**RECORD EXCERPTS**
_ _ _ _

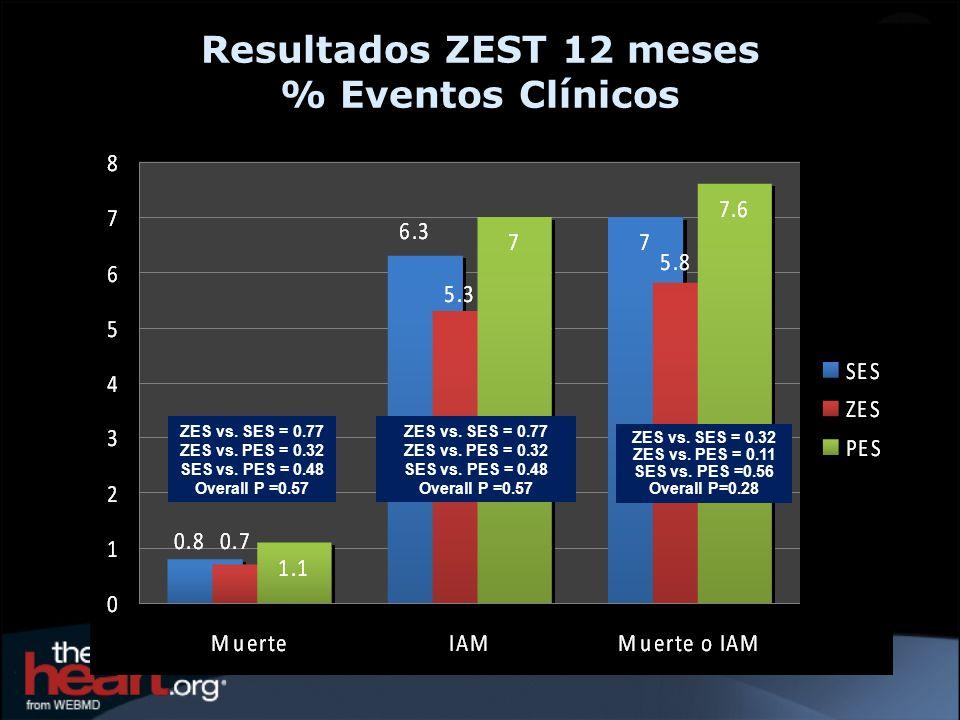 Resultados ZEST 12 meses % Eventos Clínicos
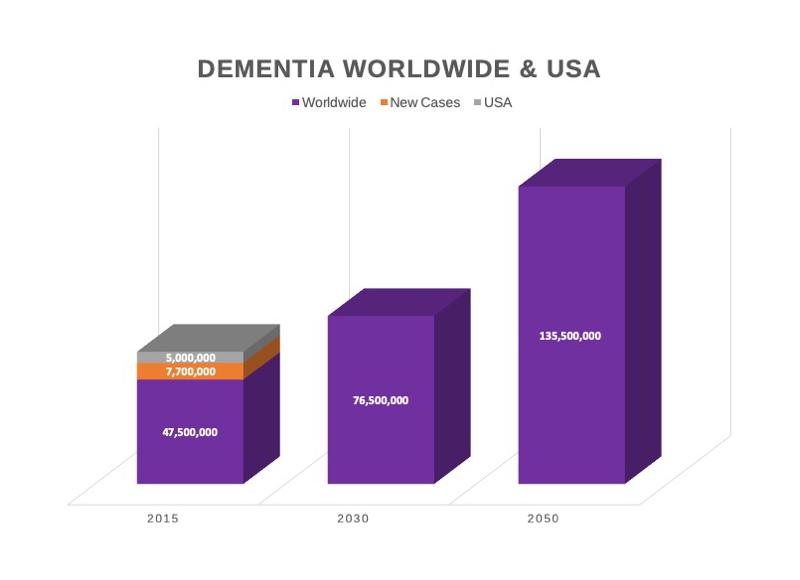 Dementia Statistics – U S  & Worldwide Stats | BrainTest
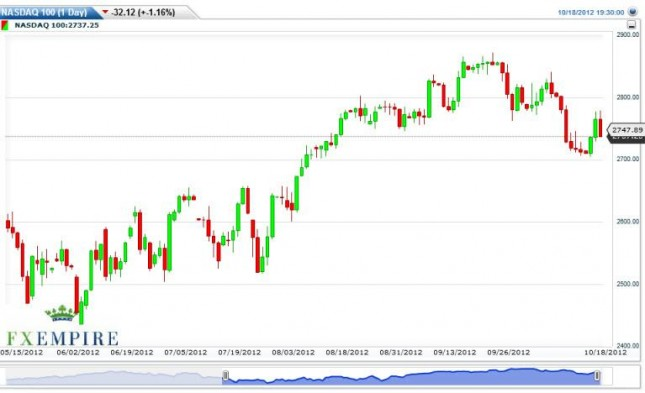 NASDAQ 100 Forecast October 19, 2012, Technical Analysis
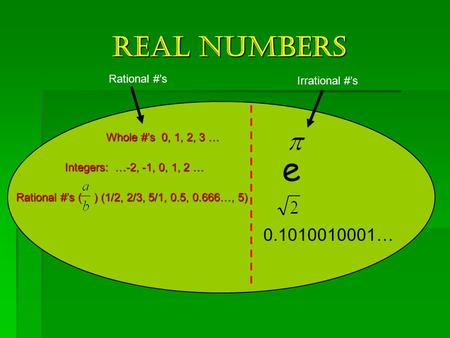 REAL Numbers Rational #'s Irrational #'s Whole #'s 0, 1, 2, 3 … Integers: …-2, -1, 0, 1, 2 … Rational #'s ( ) (1/2, 2/3, 5/1, 0.5, 0.666…, 5) e 0.1010010001…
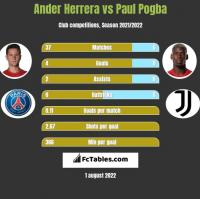 Ander Herrera vs Paul Pogba h2h player stats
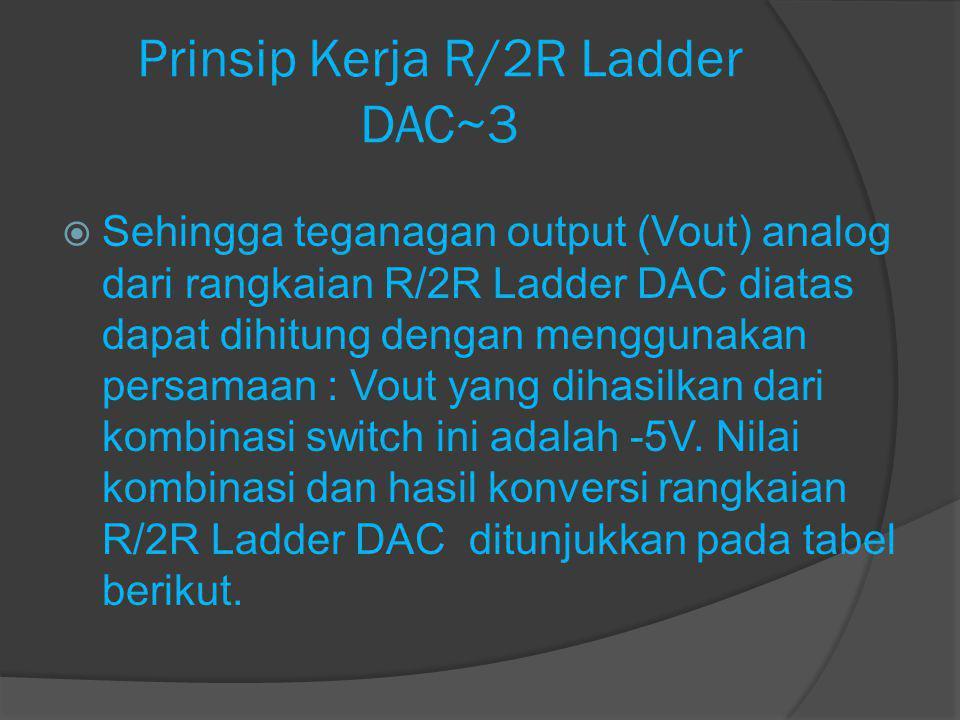 Prinsip Kerja R/2R Ladder DAC~3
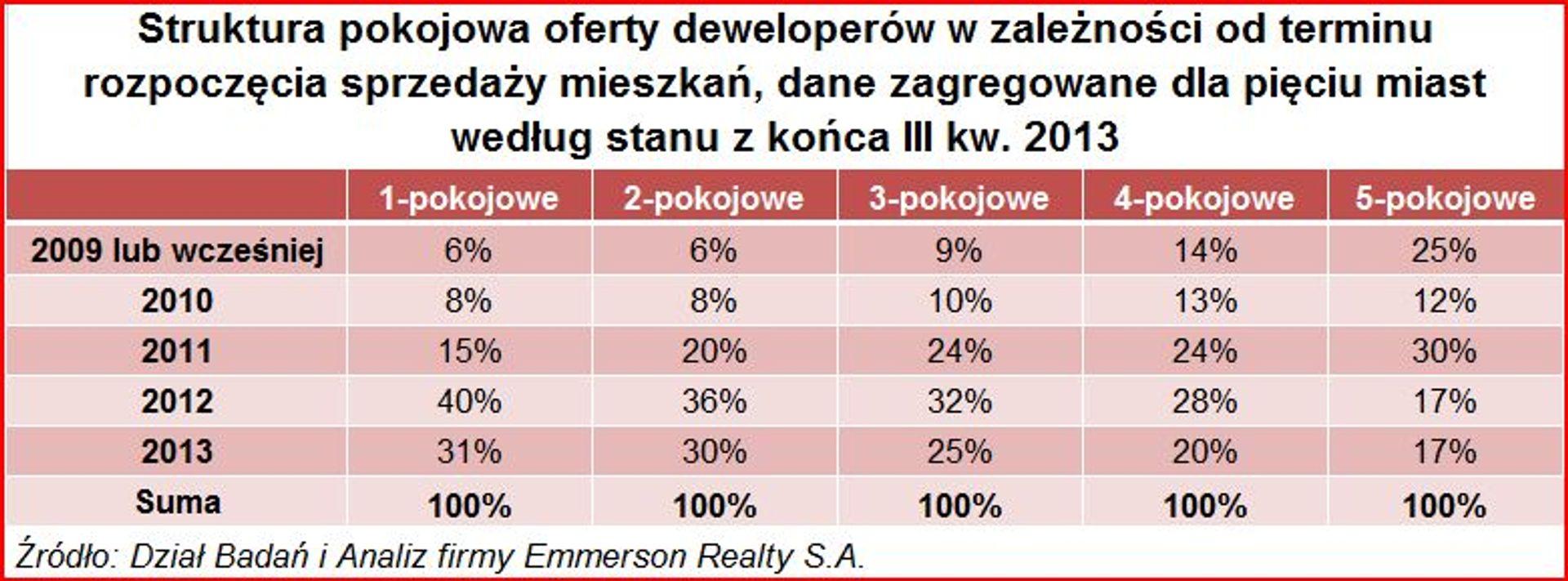 [Polska] Małe mieszkania znikają z rynku. Duże wciąż zalegają w ofercie deweloperów.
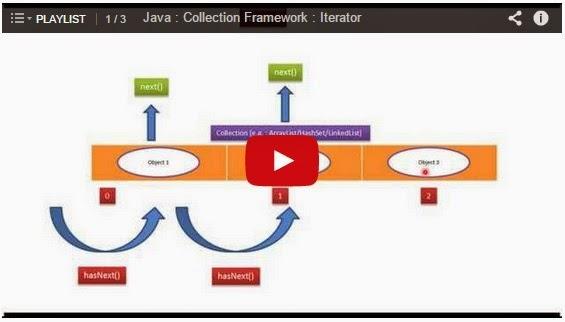 JAVA EE: Java : Collection : LinkedList : Iterator - Playlist
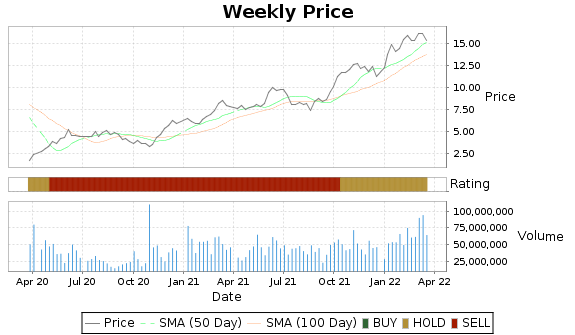 CVE Price-Volume-Ratings Chart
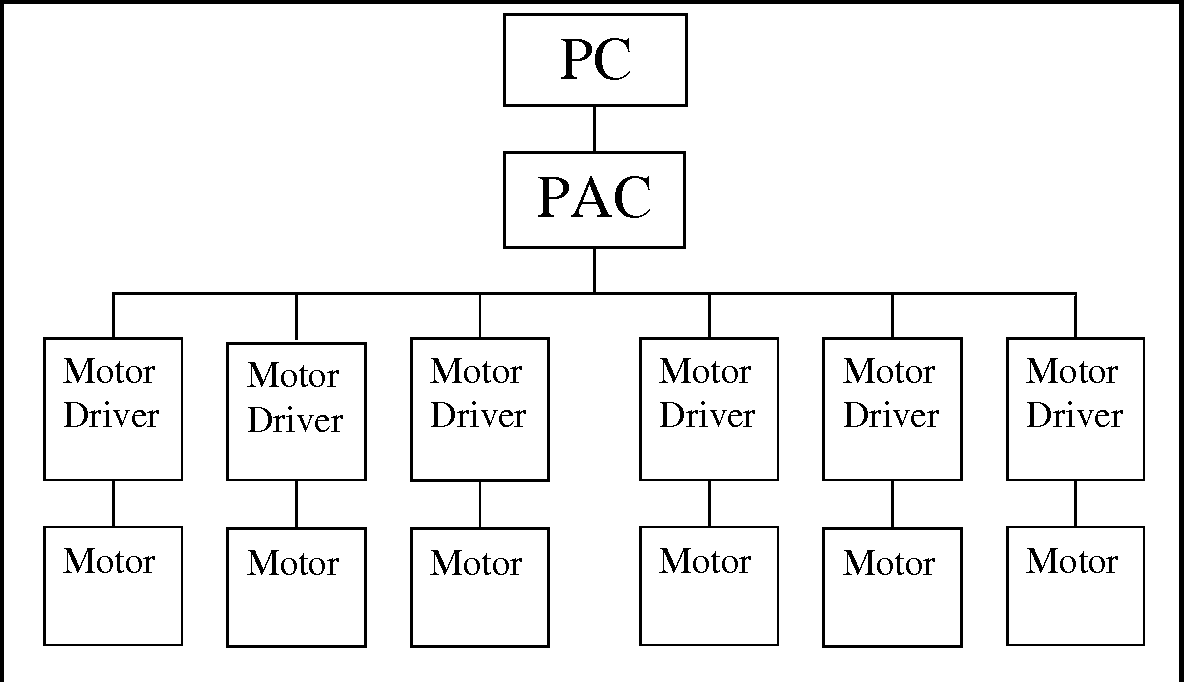 Figure 3 from Interfacing a PUMA 500 Robot with a PC-based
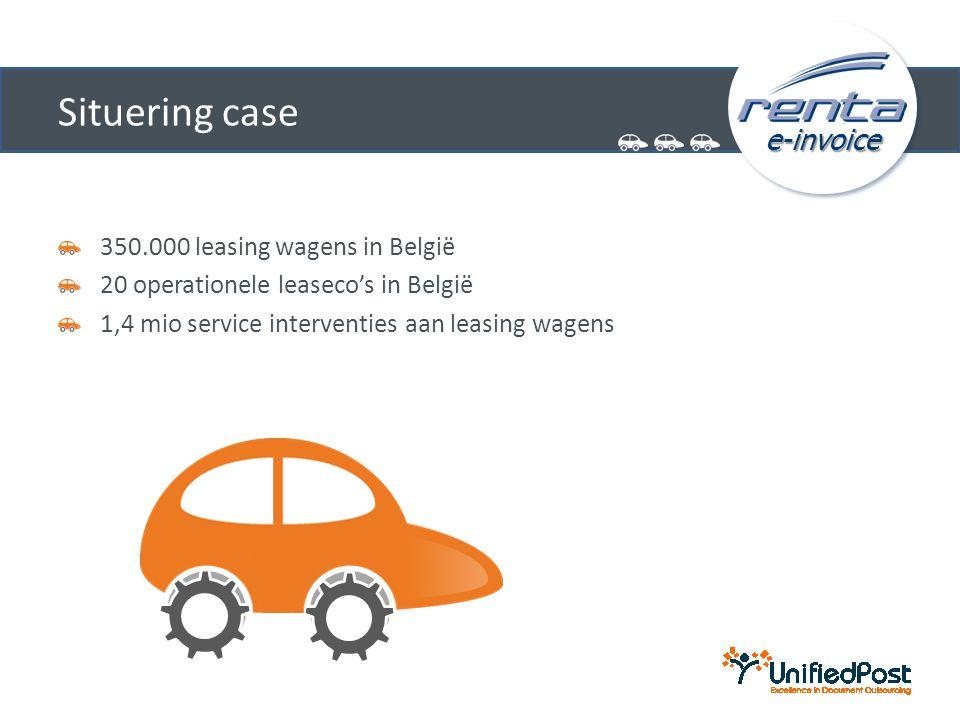 Situering case 350.000 leasing wagens in België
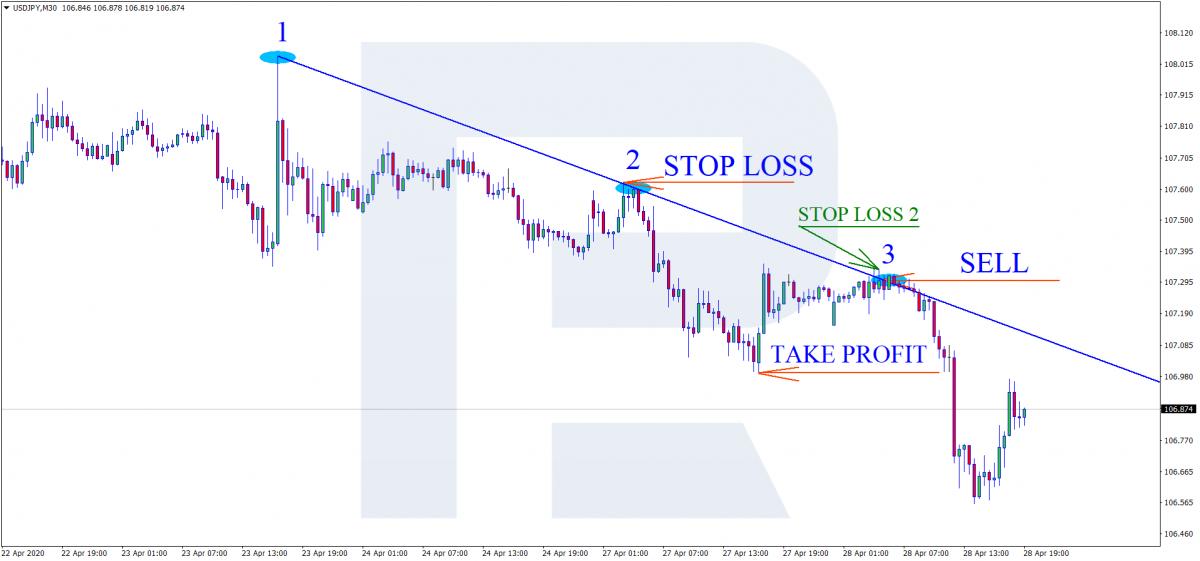 Нисходящая тенденция - Уровни Stop Loss и Take Profit - Продажа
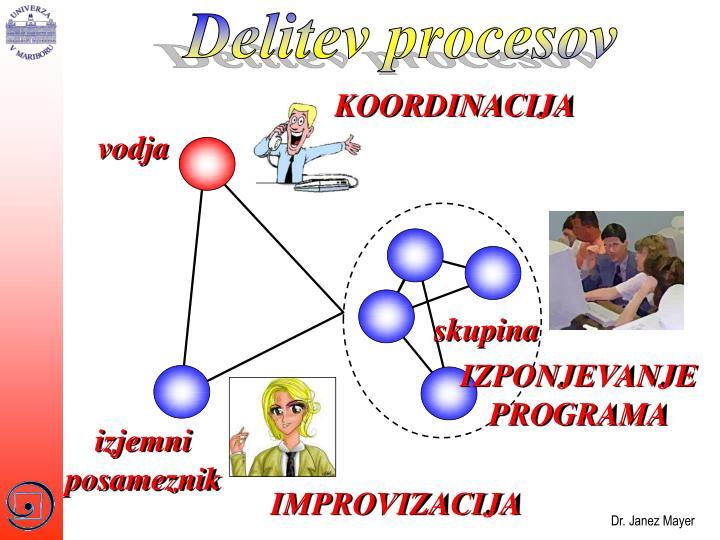 Delitev procesov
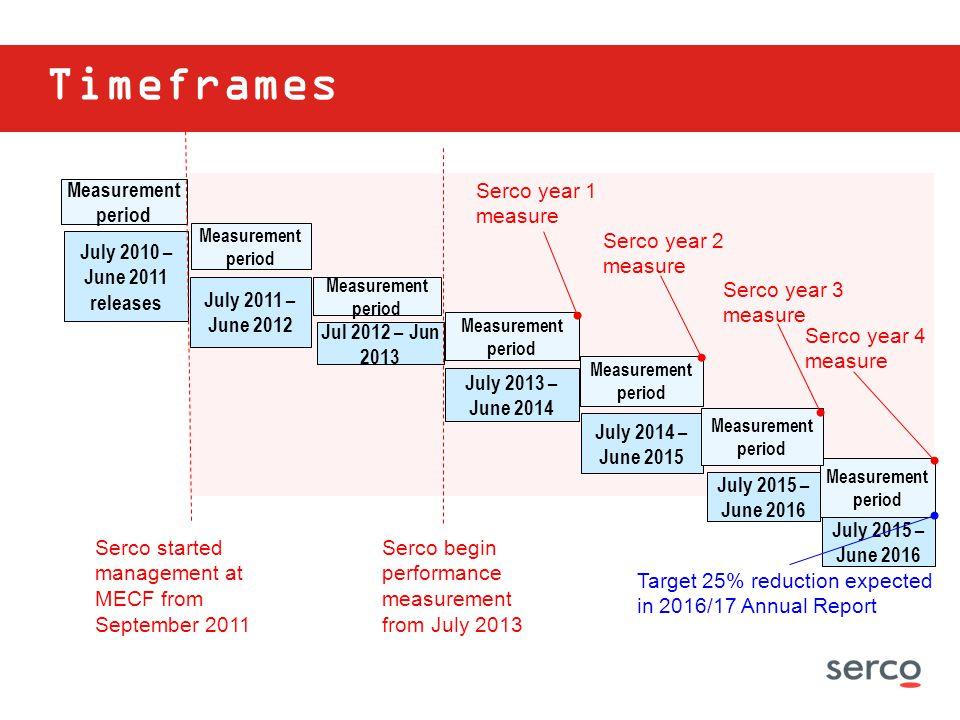 Timeframes Measurement period Serco year 1 measure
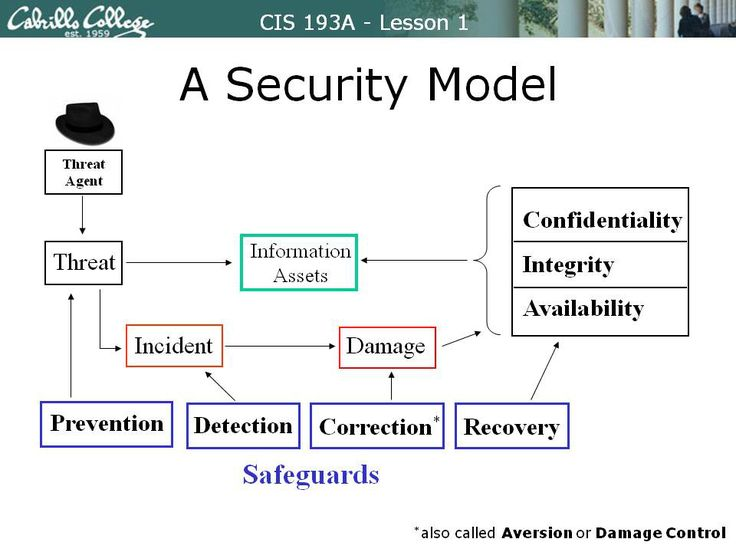 cia triad security models Use cia rating methodology to rate applications • define controls per  cia  triad – the base of information security  a model used by a large customer  today.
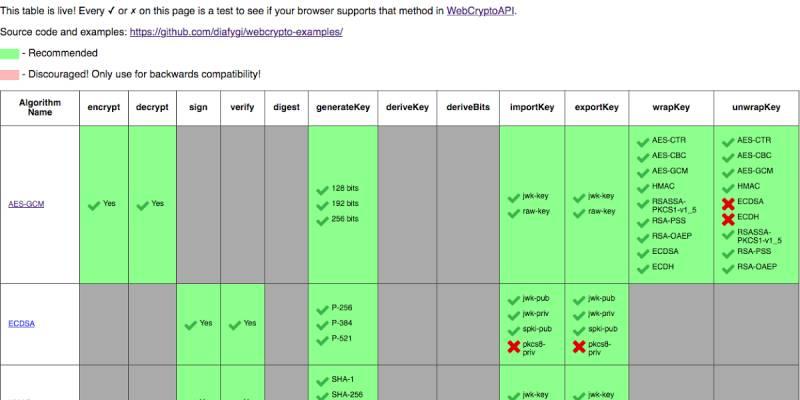 El curioso caso de WebCrypto Diffie-Hellman en Firefox – Ataque de recuperación de clave de subgrupos pequeños en DH . Prensa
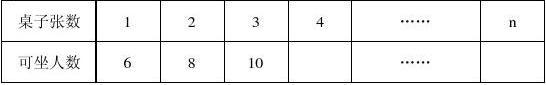 8七年级数学上册期末考试试题4(含答案)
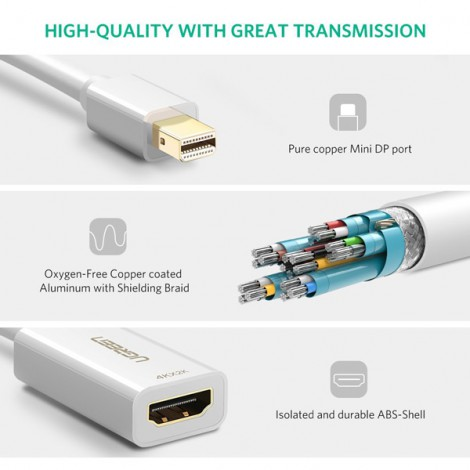Cable Mini Displayport to HDMI Ugreen 40361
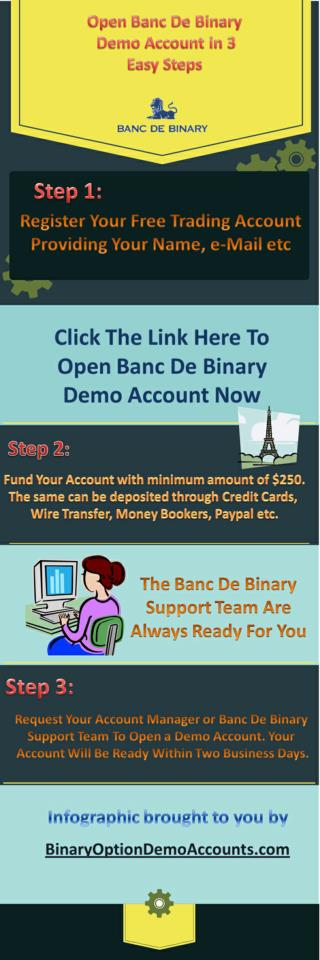 Compare & Find The Best Binary Options Demo Account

_ _ _ _

**YOUR ASSIGNMENT**
Copy every record above exactly, leaving out the pictures.

**EXERCISE RESPONSE**
 Resultados ZEST 12 meses % Eventos Clínicos
 Dementia Statistics – U S  & Worldwide Stats | BrainTest
 NASDAQ 100 Forecast October 19, 2012, Technical Analysis
 REAL Numbers Rational #'s Irrational #'s Whole #'s 0, 1, 2, 3 … Integers: …-2, -1, 0, 1, 2 … Rational #'s ( ) (1/2, 2/3, 5/1, 0.5, 0.666…, 5) e 0.1010010001…
 Ander Herrera vs Paul Pogba h2h player stats
 Prinsip Kerja R/2R Ladder DAC~3
 [Polska] Małe mieszkania znikają z rynku. Duże wciąż zalegają w ofercie deweloperów.
 JAVA EE: Java : Collection : LinkedList : Iterator - Playlist
 CVE Price-Volume-Ratings Chart
 Figure 3 from Interfacing a PUMA 500 Robot with a PC-based
 Situering case 350.000 leasing wagens in België
 Нисходящая тенденция - Уровни Stop Loss и Take Profit - Продажа
 Delitev procesov
 Timeframes Measurement period Serco year 1 measure
 cia triad security models Use cia rating methodology to rate applications • define controls per  cia  triad – the base of information security  a model used by a large customer  today.
 El curioso caso de WebCrypto Diffie-Hellman en Firefox – Ataque de recuperación de clave de subgrupos pequeños en DH . Prensa
 8七年级数学上册期末考试试题4(含答案)
Cable Mini Displayport to HDMI Ugreen 40361
 Compare & Find The Best Binary Options Demo Account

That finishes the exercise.